I stare at him. “What?”
“That’s how much it costs.”
“I’m not giving you any money. I didn’t want it in the first place.”
“You’re gonna stiff me? That is cold.”
Ray inhales massively and crouches into a catcher’s stance. He seems frozen there, injured, betrayed. Now it appears that I have two choices: pay him or take the chance that he will stay locked in that position forever as if he were a potted plant.
“Jesus, Ray.” I grab my wallet and fish out four twenties. Ray whisks them out of my hand like a train conductor.
“I don’t have change, man,” he says whippet fast, pocketing the bills. “I’ll put the difference toward your next bag.”
I wave him away. I’d like nothing better than for him to leave so that I can flush the contents of the Baggie down the toilet and crawl into bed alone with my spiritual self-help books and my nausea.
“So let’s get high, man,” Rays says, popping up out of his crouch and cracking his knuckles so loudly I cringe. He reaches into another coat pocket and produces a pack of rolling papers. “Pass me the pot.”
“What are you doing?”
“Rolling a joint.”
This doesn’t feel right. First, I don’t even want to smoke a joint. Second, I definitely don’t want to share a joint with Ray. I’ve started chemotherapy, my resistance is low, and while I haven’t discussed this with Dr. Mehldau, I’m pretty sure he’d advise me against sharing a marijuana cigarette with a drug dealer.

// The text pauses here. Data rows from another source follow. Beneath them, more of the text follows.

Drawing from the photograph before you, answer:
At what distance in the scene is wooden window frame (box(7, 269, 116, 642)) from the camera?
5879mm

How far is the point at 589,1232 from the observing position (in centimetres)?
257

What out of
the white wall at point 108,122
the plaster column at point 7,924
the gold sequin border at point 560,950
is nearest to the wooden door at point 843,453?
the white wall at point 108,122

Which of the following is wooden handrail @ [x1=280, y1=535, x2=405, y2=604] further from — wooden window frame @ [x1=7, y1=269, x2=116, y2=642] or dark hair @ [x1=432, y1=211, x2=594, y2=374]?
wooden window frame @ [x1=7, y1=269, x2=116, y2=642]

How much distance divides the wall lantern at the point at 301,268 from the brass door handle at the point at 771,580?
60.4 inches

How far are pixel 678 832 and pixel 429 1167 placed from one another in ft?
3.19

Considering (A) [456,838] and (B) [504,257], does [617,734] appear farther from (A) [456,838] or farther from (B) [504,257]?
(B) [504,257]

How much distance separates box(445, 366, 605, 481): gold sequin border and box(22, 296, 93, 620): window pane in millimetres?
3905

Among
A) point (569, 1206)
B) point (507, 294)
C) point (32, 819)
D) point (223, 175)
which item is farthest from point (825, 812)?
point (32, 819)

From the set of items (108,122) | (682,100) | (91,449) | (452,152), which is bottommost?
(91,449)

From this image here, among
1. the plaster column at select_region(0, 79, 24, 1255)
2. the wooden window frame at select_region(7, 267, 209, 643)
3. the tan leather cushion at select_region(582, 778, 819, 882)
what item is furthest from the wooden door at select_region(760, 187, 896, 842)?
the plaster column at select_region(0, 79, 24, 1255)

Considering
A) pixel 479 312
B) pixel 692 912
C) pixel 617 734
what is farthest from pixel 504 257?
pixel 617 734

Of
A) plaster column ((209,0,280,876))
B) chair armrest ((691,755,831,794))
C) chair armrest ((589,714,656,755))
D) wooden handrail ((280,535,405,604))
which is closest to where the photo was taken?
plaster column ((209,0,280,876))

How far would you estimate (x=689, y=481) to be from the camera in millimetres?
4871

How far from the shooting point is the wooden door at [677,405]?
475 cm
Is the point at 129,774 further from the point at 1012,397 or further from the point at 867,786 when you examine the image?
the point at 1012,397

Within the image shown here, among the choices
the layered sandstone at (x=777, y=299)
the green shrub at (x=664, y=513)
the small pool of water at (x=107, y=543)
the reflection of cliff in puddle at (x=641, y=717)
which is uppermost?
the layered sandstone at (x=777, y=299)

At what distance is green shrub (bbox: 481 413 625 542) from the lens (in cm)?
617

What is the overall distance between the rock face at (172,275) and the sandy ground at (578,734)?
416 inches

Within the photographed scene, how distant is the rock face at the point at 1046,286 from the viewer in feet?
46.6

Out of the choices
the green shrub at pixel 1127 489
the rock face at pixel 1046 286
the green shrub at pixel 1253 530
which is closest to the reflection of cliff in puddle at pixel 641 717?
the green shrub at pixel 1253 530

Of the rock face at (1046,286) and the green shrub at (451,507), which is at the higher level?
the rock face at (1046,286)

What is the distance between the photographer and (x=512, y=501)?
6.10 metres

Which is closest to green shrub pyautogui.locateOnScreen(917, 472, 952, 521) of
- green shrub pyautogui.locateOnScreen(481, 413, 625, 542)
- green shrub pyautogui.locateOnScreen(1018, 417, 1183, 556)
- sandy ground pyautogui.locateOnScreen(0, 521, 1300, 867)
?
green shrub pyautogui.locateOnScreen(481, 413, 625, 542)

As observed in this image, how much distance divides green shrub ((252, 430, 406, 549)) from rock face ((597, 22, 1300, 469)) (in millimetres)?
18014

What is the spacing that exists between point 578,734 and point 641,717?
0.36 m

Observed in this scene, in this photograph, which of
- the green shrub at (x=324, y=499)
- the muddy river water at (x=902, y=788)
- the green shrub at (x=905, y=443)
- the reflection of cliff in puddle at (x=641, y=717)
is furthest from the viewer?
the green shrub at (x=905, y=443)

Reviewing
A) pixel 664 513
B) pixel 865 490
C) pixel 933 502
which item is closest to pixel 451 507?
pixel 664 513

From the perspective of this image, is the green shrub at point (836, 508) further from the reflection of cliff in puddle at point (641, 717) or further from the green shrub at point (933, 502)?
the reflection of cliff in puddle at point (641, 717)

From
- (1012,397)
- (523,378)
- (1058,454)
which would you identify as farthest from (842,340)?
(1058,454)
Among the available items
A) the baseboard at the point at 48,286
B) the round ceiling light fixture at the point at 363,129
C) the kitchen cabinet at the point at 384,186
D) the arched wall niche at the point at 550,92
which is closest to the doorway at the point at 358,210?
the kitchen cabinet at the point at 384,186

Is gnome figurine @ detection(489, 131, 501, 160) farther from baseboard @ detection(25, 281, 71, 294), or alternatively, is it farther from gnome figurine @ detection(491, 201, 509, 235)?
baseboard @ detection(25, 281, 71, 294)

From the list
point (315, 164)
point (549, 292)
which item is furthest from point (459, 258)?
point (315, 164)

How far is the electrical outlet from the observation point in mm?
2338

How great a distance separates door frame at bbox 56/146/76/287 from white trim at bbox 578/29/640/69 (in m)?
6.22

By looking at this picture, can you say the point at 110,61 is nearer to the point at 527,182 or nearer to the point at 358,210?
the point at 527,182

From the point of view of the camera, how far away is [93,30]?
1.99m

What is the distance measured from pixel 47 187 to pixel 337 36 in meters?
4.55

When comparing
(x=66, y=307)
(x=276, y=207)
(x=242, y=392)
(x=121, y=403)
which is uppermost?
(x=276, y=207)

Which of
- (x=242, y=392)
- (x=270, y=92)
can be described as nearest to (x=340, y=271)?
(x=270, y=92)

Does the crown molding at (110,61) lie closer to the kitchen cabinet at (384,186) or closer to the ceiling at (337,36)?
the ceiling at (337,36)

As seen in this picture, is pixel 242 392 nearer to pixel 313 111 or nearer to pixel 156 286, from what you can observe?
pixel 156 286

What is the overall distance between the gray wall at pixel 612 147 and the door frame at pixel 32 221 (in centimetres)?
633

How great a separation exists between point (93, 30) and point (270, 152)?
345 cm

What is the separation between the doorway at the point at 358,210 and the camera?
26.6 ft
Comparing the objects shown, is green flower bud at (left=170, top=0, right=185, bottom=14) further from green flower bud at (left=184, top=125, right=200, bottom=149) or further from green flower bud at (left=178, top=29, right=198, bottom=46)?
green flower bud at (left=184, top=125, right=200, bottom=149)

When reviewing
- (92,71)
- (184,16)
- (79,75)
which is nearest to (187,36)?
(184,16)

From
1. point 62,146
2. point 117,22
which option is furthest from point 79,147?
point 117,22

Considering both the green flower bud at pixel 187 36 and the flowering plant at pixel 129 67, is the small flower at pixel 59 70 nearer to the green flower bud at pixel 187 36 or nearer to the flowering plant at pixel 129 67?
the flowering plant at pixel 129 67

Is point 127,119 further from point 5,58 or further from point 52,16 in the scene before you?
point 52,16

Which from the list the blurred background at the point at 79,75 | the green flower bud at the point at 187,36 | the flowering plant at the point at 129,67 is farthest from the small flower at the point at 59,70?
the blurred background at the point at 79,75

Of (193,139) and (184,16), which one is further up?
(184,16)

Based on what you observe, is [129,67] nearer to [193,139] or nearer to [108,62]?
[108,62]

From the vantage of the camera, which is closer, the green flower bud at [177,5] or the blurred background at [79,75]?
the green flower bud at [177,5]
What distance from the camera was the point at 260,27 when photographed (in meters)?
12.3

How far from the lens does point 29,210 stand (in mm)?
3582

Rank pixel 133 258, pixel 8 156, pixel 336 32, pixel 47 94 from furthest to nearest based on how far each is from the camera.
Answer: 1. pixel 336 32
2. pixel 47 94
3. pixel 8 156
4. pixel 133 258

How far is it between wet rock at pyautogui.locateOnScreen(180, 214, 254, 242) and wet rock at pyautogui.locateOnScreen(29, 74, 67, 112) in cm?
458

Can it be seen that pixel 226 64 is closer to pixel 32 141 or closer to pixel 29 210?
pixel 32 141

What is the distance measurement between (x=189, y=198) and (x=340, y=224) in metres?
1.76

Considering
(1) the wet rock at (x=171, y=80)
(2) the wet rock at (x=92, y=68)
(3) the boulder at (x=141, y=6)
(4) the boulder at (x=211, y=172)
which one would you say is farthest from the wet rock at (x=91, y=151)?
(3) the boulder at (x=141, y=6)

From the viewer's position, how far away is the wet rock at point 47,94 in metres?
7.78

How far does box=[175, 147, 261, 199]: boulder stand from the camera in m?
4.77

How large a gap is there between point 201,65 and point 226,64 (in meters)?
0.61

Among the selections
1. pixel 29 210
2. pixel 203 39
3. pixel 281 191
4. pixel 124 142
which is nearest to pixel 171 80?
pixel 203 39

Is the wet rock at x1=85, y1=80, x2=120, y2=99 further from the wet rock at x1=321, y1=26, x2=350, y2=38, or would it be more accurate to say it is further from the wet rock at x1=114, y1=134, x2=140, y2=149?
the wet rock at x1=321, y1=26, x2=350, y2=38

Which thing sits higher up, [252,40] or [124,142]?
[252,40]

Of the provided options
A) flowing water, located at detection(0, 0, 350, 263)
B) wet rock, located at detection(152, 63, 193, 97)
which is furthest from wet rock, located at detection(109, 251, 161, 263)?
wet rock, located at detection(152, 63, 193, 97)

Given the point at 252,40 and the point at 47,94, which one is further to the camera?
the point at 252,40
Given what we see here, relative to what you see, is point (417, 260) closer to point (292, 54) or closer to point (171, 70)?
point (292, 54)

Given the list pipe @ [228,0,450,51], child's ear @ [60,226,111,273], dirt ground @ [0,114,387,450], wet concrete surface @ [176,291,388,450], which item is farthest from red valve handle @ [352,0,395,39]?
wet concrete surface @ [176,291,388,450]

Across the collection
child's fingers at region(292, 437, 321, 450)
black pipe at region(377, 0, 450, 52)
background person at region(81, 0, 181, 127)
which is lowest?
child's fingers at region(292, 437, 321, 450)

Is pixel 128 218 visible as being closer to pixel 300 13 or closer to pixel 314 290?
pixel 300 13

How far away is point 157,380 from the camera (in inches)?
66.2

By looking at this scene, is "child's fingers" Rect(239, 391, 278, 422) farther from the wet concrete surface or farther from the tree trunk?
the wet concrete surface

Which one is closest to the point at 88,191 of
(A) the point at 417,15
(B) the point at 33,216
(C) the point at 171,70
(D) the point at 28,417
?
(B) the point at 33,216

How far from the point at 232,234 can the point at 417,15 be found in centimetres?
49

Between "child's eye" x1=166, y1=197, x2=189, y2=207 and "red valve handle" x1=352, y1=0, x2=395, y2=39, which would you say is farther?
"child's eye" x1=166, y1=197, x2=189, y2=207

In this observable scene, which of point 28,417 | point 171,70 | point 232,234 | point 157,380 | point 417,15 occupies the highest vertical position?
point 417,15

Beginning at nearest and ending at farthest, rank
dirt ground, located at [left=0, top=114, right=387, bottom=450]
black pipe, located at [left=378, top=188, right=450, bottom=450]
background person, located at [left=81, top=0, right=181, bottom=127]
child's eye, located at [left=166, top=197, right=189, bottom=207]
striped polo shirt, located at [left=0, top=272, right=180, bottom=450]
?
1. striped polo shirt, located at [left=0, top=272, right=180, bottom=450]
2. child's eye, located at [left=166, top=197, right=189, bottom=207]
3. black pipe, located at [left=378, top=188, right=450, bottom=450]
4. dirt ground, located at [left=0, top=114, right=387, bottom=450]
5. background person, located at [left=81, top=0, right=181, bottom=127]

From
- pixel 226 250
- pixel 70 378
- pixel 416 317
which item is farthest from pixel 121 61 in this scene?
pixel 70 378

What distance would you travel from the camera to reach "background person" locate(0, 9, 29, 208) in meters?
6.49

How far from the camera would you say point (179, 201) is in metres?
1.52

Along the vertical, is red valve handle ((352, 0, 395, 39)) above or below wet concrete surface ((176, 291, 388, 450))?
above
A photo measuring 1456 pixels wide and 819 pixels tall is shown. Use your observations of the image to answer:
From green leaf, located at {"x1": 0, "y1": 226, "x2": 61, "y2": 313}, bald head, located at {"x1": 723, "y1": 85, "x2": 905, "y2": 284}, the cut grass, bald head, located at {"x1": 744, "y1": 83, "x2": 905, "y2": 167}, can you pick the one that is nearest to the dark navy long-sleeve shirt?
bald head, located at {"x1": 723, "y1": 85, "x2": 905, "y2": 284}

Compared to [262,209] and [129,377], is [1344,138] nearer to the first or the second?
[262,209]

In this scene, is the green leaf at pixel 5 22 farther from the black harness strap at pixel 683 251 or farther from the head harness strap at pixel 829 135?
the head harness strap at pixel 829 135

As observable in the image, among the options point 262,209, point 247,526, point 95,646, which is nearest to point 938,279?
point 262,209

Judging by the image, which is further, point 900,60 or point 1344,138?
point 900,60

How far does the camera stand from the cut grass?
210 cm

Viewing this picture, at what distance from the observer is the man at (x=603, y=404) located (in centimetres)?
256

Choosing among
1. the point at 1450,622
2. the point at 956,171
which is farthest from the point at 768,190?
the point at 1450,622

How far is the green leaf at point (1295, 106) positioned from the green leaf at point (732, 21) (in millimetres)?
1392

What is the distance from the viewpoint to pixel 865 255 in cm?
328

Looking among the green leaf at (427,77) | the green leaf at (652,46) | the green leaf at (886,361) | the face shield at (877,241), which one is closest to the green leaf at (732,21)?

Ray finishes rolling the joint. He licks both ends, holds the cigarette up to his nose, and takes a long slow whiff. “Man, this shit is fine. Let’s fire this baby
up.

From a pocket
inside
his coat (the guy’s got more pockets than Coco the Clown) he produces a plastic cigarette lighter. With a magician’s flourish, he flicks the lighter’s top, releasing a violent blue
broosh
that would make a blowtorch proud, nearly searing my eyebrows. Ray leans into the flame. He catches the joint’s fat end, inhales a mighty chestful, holds it in for an agonizingly long thirty seconds, then exhales a thick brown cloud that hovers Hiroshima-like over my bed.